* EXERCISE REQUIREMENTS
Your job is to print the listing exactly.

* DATA
+===+

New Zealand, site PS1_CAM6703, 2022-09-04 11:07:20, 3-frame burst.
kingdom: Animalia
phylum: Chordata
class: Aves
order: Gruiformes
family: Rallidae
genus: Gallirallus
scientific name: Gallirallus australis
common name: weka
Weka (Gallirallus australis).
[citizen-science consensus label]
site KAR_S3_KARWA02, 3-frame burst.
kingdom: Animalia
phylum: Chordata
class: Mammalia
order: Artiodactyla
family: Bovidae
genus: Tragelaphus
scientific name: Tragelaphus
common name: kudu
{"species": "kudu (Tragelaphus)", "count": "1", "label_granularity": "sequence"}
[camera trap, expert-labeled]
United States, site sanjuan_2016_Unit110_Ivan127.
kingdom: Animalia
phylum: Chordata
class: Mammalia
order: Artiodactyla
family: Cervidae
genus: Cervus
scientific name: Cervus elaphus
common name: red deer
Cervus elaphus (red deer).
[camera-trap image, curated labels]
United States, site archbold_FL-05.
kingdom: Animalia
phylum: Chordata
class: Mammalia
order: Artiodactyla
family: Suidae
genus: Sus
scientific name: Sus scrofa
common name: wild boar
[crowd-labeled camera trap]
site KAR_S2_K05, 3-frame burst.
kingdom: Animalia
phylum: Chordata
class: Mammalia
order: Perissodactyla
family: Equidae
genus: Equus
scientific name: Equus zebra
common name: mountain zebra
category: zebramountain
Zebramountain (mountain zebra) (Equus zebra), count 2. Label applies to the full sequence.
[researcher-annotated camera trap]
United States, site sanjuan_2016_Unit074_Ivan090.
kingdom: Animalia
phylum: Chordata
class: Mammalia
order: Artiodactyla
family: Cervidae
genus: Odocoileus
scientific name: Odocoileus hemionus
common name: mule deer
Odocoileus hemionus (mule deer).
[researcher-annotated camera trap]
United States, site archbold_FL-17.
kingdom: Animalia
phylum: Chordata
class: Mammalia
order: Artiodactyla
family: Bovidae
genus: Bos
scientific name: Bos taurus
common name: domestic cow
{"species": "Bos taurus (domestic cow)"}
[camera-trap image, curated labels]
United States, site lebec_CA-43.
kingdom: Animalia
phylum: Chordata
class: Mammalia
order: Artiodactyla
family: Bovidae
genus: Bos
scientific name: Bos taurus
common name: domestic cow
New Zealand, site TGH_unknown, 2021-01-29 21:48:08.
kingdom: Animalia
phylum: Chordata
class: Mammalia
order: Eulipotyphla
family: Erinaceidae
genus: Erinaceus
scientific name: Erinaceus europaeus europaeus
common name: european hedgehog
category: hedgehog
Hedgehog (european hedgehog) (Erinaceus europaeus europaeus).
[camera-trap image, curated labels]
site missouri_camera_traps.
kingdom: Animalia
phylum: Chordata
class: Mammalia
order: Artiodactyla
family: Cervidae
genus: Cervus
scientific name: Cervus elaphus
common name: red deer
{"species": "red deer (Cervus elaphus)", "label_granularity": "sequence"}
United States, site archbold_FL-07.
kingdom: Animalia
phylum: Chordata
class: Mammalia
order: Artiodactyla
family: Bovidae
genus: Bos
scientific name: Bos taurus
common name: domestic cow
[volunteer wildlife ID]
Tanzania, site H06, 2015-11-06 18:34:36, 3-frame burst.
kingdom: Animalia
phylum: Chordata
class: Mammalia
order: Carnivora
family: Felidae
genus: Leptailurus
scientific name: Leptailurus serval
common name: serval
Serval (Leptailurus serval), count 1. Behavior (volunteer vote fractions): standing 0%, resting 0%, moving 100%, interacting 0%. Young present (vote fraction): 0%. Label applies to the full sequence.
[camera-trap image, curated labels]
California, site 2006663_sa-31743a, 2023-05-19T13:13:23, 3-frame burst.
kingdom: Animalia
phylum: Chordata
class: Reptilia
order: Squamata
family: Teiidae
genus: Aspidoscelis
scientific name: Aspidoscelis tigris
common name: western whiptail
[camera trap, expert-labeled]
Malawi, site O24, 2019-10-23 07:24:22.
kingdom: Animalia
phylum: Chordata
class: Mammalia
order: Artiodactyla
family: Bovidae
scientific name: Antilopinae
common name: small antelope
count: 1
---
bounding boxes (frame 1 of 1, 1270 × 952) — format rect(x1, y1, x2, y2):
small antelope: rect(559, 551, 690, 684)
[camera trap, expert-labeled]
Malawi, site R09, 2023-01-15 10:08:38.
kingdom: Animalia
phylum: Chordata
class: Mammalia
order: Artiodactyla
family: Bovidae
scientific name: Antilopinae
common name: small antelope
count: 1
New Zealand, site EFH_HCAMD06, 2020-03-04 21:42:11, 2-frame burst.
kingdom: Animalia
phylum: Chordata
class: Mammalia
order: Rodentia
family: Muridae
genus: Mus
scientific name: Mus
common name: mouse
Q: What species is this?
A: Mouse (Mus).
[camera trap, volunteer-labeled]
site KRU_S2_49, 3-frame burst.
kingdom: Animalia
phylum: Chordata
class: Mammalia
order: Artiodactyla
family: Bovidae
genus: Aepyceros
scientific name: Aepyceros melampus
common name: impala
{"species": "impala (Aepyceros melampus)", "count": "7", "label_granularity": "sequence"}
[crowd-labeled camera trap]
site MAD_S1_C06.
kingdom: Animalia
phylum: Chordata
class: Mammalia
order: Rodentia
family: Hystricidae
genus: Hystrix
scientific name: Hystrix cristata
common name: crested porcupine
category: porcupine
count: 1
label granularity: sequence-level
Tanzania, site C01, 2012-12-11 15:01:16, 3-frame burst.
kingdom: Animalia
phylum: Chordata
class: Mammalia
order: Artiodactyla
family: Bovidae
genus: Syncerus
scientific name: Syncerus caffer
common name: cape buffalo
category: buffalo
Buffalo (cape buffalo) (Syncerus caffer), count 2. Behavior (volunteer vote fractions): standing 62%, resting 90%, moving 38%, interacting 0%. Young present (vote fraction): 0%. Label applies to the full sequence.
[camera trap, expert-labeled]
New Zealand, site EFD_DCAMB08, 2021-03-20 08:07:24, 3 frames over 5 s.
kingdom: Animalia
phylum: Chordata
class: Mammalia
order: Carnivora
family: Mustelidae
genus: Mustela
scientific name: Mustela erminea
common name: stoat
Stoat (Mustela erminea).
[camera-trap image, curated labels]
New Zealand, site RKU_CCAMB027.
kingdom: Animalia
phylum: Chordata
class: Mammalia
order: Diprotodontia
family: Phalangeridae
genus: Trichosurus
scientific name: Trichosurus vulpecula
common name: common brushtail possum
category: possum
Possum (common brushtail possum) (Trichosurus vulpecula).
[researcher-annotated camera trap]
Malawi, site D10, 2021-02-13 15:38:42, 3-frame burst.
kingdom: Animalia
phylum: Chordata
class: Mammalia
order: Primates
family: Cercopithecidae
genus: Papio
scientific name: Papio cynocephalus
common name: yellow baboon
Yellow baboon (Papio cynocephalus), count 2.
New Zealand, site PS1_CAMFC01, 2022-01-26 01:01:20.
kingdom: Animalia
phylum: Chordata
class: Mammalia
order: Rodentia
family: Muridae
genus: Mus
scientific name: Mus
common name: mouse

+===+

* TASK SOLUTION
New Zealand, site PS1_CAM6703, 2022-09-04 11:07:20, 3-frame burst.
kingdom: Animalia
phylum: Chordata
class: Aves
order: Gruiformes
family: Rallidae
genus: Gallirallus
scientific name: Gallirallus australis
common name: weka
Weka (Gallirallus australis).
[citizen-science consensus label]
site KAR_S3_KARWA02, 3-frame burst.
kingdom: Animalia
phylum: Chordata
class: Mammalia
order: Artiodactyla
family: Bovidae
genus: Tragelaphus
scientific name: Tragelaphus
common name: kudu
{"species": "kudu (Tragelaphus)", "count": "1", "label_granularity": "sequence"}
[camera trap, expert-labeled]
United States, site sanjuan_2016_Unit110_Ivan127.
kingdom: Animalia
phylum: Chordata
class: Mammalia
order: Artiodactyla
family: Cervidae
genus: Cervus
scientific name: Cervus elaphus
common name: red deer
Cervus elaphus (red deer).
[camera-trap image, curated labels]
United States, site archbold_FL-05.
kingdom: Animalia
phylum: Chordata
class: Mammalia
order: Artiodactyla
family: Suidae
genus: Sus
scientific name: Sus scrofa
common name: wild boar
[crowd-labeled camera trap]
site KAR_S2_K05, 3-frame burst.
kingdom: Animalia
phylum: Chordata
class: Mammalia
order: Perissodactyla
family: Equidae
genus: Equus
scientific name: Equus zebra
common name: mountain zebra
category: zebramountain
Zebramountain (mountain zebra) (Equus zebra), count 2. Label applies to the full sequence.
[researcher-annotated camera trap]
United States, site sanjuan_2016_Unit074_Ivan090.
kingdom: Animalia
phylum: Chordata
class: Mammalia
order: Artiodactyla
family: Cervidae
genus: Odocoileus
scientific name: Odocoileus hemionus
common name: mule deer
Odocoileus hemionus (mule deer).
[researcher-annotated camera trap]
United States, site archbold_FL-17.
kingdom: Animalia
phylum: Chordata
class: Mammalia
order: Artiodactyla
family: Bovidae
genus: Bos
scientific name: Bos taurus
common name: domestic cow
{"species": "Bos taurus (domestic cow)"}
[camera-trap image, curated labels]
United States, site lebec_CA-43.
kingdom: Animalia
phylum: Chordata
class: Mammalia
order: Artiodactyla
family: Bovidae
genus: Bos
scientific name: Bos taurus
common name: domestic cow
New Zealand, site TGH_unknown, 2021-01-29 21:48:08.
kingdom: Animalia
phylum: Chordata
class: Mammalia
order: Eulipotyphla
family: Erinaceidae
genus: Erinaceus
scientific name: Erinaceus europaeus europaeus
common name: european hedgehog
category: hedgehog
Hedgehog (european hedgehog) (Erinaceus europaeus europaeus).
[camera-trap image, curated labels]
site missouri_camera_traps.
kingdom: Animalia
phylum: Chordata
class: Mammalia
order: Artiodactyla
family: Cervidae
genus: Cervus
scientific name: Cervus elaphus
common name: red deer
{"species": "red deer (Cervus elaphus)", "label_granularity": "sequence"}
United States, site archbold_FL-07.
kingdom: Animalia
phylum: Chordata
class: Mammalia
order: Artiodactyla
family: Bovidae
genus: Bos
scientific name: Bos taurus
common name: domestic cow
[volunteer wildlife ID]
Tanzania, site H06, 2015-11-06 18:34:36, 3-frame burst.
kingdom: Animalia
phylum: Chordata
class: Mammalia
order: Carnivora
family: Felidae
genus: Leptailurus
scientific name: Leptailurus serval
common name: serval
Serval (Leptailurus serval), count 1. Behavior (volunteer vote fractions): standing 0%, resting 0%, moving 100%, interacting 0%. Young present (vote fraction): 0%. Label applies to the full sequence.
[camera-trap image, curated labels]
California, site 2006663_sa-31743a, 2023-05-19T13:13:23, 3-frame burst.
kingdom: Animalia
phylum: Chordata
class: Reptilia
order: Squamata
family: Teiidae
genus: Aspidoscelis
scientific name: Aspidoscelis tigris
common name: western whiptail
[camera trap, expert-labeled]
Malawi, site O24, 2019-10-23 07:24:22.
kingdom: Animalia
phylum: Chordata
class: Mammalia
order: Artiodactyla
family: Bovidae
scientific name: Antilopinae
common name: small antelope
count: 1
---
bounding boxes (frame 1 of 1, 1270 × 952) — format rect(x1, y1, x2, y2):
small antelope: rect(559, 551, 690, 684)
[camera trap, expert-labeled]
Malawi, site R09, 2023-01-15 10:08:38.
kingdom: Animalia
phylum: Chordata
class: Mammalia
order: Artiodactyla
family: Bovidae
scientific name: Antilopinae
common name: small antelope
count: 1
New Zealand, site EFH_HCAMD06, 2020-03-04 21:42:11, 2-frame burst.
kingdom: Animalia
phylum: Chordata
class: Mammalia
order: Rodentia
family: Muridae
genus: Mus
scientific name: Mus
common name: mouse
Q: What species is this?
A: Mouse (Mus).
[camera trap, volunteer-labeled]
site KRU_S2_49, 3-frame burst.
kingdom: Animalia
phylum: Chordata
class: Mammalia
order: Artiodactyla
family: Bovidae
genus: Aepyceros
scientific name: Aepyceros melampus
common name: impala
{"species": "impala (Aepyceros melampus)", "count": "7", "label_granularity": "sequence"}
[crowd-labeled camera trap]
site MAD_S1_C06.
kingdom: Animalia
phylum: Chordata
class: Mammalia
order: Rodentia
family: Hystricidae
genus: Hystrix
scientific name: Hystrix cristata
common name: crested porcupine
category: porcupine
count: 1
label granularity: sequence-level
Tanzania, site C01, 2012-12-11 15:01:16, 3-frame burst.
kingdom: Animalia
phylum: Chordata
class: Mammalia
order: Artiodactyla
family: Bovidae
genus: Syncerus
scientific name: Syncerus caffer
common name: cape buffalo
category: buffalo
Buffalo (cape buffalo) (Syncerus caffer), count 2. Behavior (volunteer vote fractions): standing 62%, resting 90%, moving 38%, interacting 0%. Young present (vote fraction): 0%. Label applies to the full sequence.
[camera trap, expert-labeled]
New Zealand, site EFD_DCAMB08, 2021-03-20 08:07:24, 3 frames over 5 s.
kingdom: Animalia
phylum: Chordata
class: Mammalia
order: Carnivora
family: Mustelidae
genus: Mustela
scientific name: Mustela erminea
common name: stoat
Stoat (Mustela erminea).
[camera-trap image, curated labels]
New Zealand, site RKU_CCAMB027.
kingdom: Animalia
phylum: Chordata
class: Mammalia
order: Diprotodontia
family: Phalangeridae
genus: Trichosurus
scientific name: Trichosurus vulpecula
common name: common brushtail possum
category: possum
Possum (common brushtail possum) (Trichosurus vulpecula).
[researcher-annotated camera trap]
Malawi, site D10, 2021-02-13 15:38:42, 3-frame burst.
kingdom: Animalia
phylum: Chordata
class: Mammalia
order: Primates
family: Cercopithecidae
genus: Papio
scientific name: Papio cynocephalus
common name: yellow baboon
Yellow baboon (Papio cynocephalus), count 2.
New Zealand, site PS1_CAMFC01, 2022-01-26 01:01:20.
kingdom: Animalia
phylum: Chordata
class: Mammalia
order: Rodentia
family: Muridae
genus: Mus
scientific name: Mus
common name: mouse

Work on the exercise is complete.